■ Work task ■
In the passage below comparing a man-eating lion with a serial killer, retype everything from "Thought experiment: There’s a very clever man-eating" down to "child being killed tonight. And every night hereafter.".
++++ Supplied passage ++++
Thought experiment: There’s a very clever man-eating lion on the prowl, so clever that we might just as well accept that it will never be caught. We can take some precautions to minimise the likelihood that our child will be its next victim. But nothing we can do will prevent some child being killed tonight. And every night hereafter.
I won’t say “Not to worry!” But I will observe that it’s not that this predator is threatening the survival of the community. We number in the millions, and we’re reproducing in the tens of thousands. It’s unfortunate, but no more so – in fact considerably less so – than the ravages of cancer, or any number of ineliminable misfortunes that we’ve simply accepted as part of what it is to be an organism among myriad other organisms. Or as Alfred Lord Tennyson put it, “nature red in tooth and claw.”
Thought experiment: There’s a very clever serial killer on the prowl, so clever that we might just as well accept that he will never be caught. We can take some precautions to minimise the likelihood that we’ll be his next victim. But nothing we can do will prevent someone being killed tonight. And every night hereafter.
I won’t say “Not to worry!” But I will observe that it’s not that this predator is threatening the survival of the community. We number in the millions, and we’re reproducing in the tens of thousands. It’s unfortunate, but no more so – in fact considerably less so – than the ravages of cancer, or any number of ineliminable misfortunes, including that man-eating lion, that we’ve simply accepted as part of what it is to be an organism among myriad other organisms. Or as Alfred Lord Tennyson put it, “nature red in tooth and claw.”
So, I want to ask, what’s the difference between the two cases, such that the first invites nothing more than a shrug, whereas the second triggers our moral outrage? In both cases, the lion and the man, each is simply doing what it is its or his nature to do. So is it because we think that in the second case, but not the first, that nature is susceptible to some kind of ‘super-natural’ interference, where by ‘super’ we mean something that should, and can, transcend that nature? That is, is it because – in just the way we once thought homosexuality was – we think sociopathy is contra natura? That somehow we failed in our duty to either correct the sociopath’s sociopathy or we failed to have properly socialised him in the first place?
Perhaps. But just as there will always be cancers that fall between the cracks of whatever prophylactics or treatments we might develop, there will always be that neighbour who “seemed like such a pleasant young man. He used to cut my grass for me.”
Meteorites strike. Lightning strikes. Cancers strike. Animals strike. People too are animals. If we want to stay alive – and I certainly do – I say we cut all feckless spending on gun control and put it towards cancer. Because the odds are a million to one that that’s what’s going to kill me. And you.
++++ Supplied records ++++
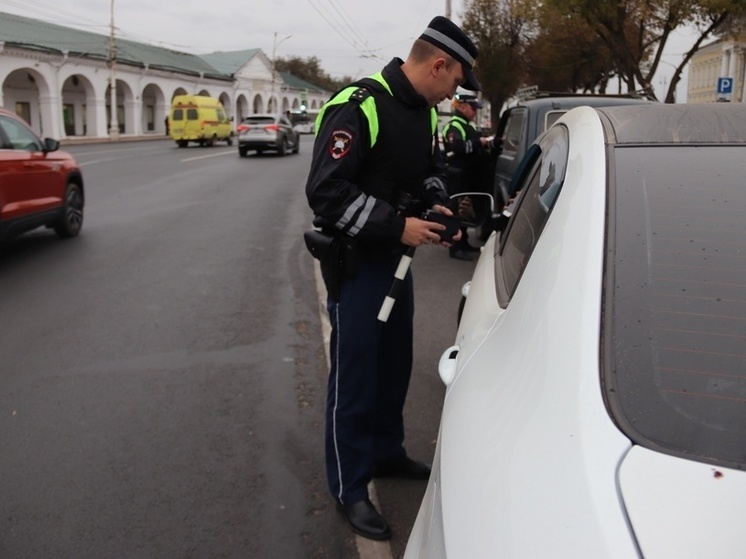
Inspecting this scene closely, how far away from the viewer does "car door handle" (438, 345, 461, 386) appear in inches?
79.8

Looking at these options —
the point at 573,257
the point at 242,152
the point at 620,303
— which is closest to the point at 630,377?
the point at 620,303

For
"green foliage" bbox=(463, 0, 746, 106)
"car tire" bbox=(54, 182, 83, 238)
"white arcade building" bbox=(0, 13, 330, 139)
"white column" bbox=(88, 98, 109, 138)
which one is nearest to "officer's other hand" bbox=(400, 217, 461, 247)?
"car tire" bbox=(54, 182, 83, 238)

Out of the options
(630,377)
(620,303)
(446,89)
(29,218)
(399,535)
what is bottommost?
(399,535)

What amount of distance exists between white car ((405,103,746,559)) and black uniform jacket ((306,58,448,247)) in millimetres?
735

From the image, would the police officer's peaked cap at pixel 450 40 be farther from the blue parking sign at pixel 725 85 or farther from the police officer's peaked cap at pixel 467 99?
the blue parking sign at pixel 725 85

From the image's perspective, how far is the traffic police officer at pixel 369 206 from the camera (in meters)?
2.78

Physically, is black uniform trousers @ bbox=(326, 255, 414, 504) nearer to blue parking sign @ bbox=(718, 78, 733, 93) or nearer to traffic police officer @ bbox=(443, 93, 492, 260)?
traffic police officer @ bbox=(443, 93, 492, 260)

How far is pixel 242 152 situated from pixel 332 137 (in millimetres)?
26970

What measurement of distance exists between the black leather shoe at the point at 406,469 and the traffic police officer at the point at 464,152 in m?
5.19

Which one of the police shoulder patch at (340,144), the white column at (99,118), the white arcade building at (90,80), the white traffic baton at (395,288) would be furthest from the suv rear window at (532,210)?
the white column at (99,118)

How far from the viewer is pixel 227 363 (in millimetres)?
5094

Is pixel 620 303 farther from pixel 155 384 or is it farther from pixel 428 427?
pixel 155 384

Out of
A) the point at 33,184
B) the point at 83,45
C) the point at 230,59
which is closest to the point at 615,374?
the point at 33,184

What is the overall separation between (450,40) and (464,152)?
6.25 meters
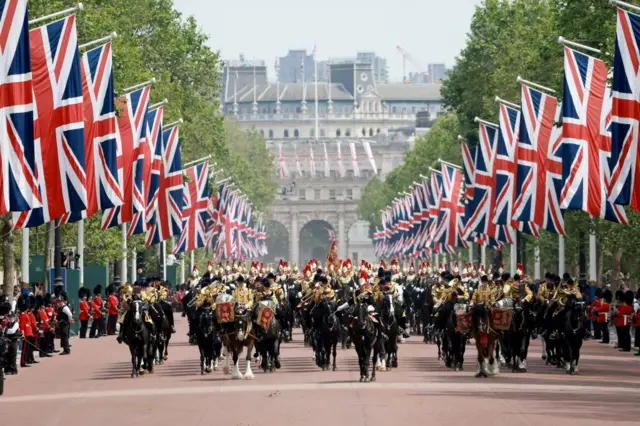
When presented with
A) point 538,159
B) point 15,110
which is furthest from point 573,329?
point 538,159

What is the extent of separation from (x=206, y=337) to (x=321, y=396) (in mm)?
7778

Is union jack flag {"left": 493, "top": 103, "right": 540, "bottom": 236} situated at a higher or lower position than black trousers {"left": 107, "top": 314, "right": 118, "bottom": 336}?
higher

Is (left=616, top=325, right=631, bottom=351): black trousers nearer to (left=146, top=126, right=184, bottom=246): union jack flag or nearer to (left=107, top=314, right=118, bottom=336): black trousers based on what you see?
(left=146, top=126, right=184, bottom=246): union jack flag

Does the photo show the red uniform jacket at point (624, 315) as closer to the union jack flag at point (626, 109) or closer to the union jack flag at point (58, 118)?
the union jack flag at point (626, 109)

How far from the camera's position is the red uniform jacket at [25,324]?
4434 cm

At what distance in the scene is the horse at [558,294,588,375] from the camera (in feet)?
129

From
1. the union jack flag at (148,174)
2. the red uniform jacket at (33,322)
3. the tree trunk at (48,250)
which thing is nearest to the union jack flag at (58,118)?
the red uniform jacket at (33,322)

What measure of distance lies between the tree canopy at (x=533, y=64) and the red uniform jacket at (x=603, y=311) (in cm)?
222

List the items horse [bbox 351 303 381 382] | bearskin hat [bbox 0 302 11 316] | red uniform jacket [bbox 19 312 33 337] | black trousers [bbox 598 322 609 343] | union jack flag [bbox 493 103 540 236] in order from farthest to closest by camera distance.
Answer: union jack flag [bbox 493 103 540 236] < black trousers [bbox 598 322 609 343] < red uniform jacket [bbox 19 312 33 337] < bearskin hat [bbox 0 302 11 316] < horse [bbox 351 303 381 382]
++++
■ Answer ■
Thought experiment: There’s a very clever man-eating lion on the prowl, so clever that we might just as well accept that it will never be caught. We can take some precautions to minimise the likelihood that our child will be its next victim. But nothing we can do will prevent some child being killed tonight. And every night hereafter.